PARAMOUNT AND DREAMWORKS ANIMATION EACH DECLARE EXCLUSIVE SUPPORT FOR HD DVD

Movies Distributed by Paramount Home Entertainment Including Paramount Pictures, DreamWorks Animation SKG, DreamWorks Pictures, Paramount Vantage, Nickelodeon Movies and MTV Films to be Released Exclusively in HD DVD

*Exclusive Program To Begin with Release of “Blades of Glory,” Followed by “Transformers” and “Shrek the Third,” Films Representing More Than $1.5 Billion in Combined Worldwide Box Office *

Los Angeles, CA, August 20, 2007 – Paramount Pictures, a unit of Viacom Inc. (NYSE: VIA and VIA.B) and DreamWorks Animation SKG (NYSEWA), each announced today that they will exclusively support the next-generation HD DVD format on a worldwide basis. The exclusive HD DVD commitment will include all movies distributed by Paramount Pictures, DreamWorks Pictures, Paramount Vantage, Nickelodeon Movies and MTV Films, as well as movies from DreamWorks Animation, which are distributed exclusively by Paramount Home Entertainment. 
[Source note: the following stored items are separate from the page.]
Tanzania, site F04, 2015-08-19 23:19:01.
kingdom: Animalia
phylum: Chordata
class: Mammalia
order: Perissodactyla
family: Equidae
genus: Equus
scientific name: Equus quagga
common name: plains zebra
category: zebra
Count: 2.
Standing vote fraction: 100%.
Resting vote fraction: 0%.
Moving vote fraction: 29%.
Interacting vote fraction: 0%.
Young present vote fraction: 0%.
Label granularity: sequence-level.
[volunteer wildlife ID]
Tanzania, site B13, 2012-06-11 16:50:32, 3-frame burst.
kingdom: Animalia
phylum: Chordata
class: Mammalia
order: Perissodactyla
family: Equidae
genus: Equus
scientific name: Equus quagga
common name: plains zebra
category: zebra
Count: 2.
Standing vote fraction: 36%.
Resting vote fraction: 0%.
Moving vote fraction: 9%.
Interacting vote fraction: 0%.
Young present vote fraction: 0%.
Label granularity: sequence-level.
The companies each said that the decision to distribute exclusively in the HD DVD format resulted from an extensive evaluation of current market offerings, which confirmed the clear benefits of HD DVD, particularly its market-ready technology and lower manufacturing costs. Paramount Home Entertainment will launch its exclusive HD DVD program with the release of the blockbuster comedy hit “Blades of Glory” on August 28th and follow with two of the biggest grossing movies of the year “Transformers” and “Shrek the Third”. These three titles alone represent more than $1.5 billion in box office ticket sales worldwide. 

“The combination of Paramount and DreamWorks Animation brings a critical mass of current box office hits to consumers with a line-up of live action and animated films that are perfect for HD DVD,” stated Brad Grey, Chairman and CEO of Paramount Pictures, which is currently the leading studio in domestic box office. “Part of our vision is to aggressively extend our movies beyond the theater, and deliver the quality and features that appeal to our audience. I believe HD DVD is not only the affordable high quality choice for consumers, but also the smart choice for Paramount.”

“We decided to release “Shrek the Third” and other DreamWorks Animation titles exclusively on HD DVD because we believe it is the best format to bring high quality home entertainment to a key segment of our audience – families,” stated DreamWorks Animation CEO, Jeffrey Katzenberg. “We believe the combination of this year’s low- priced HD DVD players and the commitment to release a significant number of hit titles in the fall makes HD DVD the best way to view movies at home.”

With the rapid increase of HD TV screens in households, and audiences wanting to enjoy the total entertainment experience, HD DVD has emerged as the most affordable way for consumers to watch their movies in high definition. In addition to pristine quality, HD DVD also offers consumers the chance to personalize the movie-watching experience, to interact with their movies and even to connect with a community of other fans.

Paramount Home Entertainment will issue new releases day and date as well as catalog titles exclusively on HD DVD. Today’s announcement does not include films directed by Steven Spielberg as his films are not exclusive to either format.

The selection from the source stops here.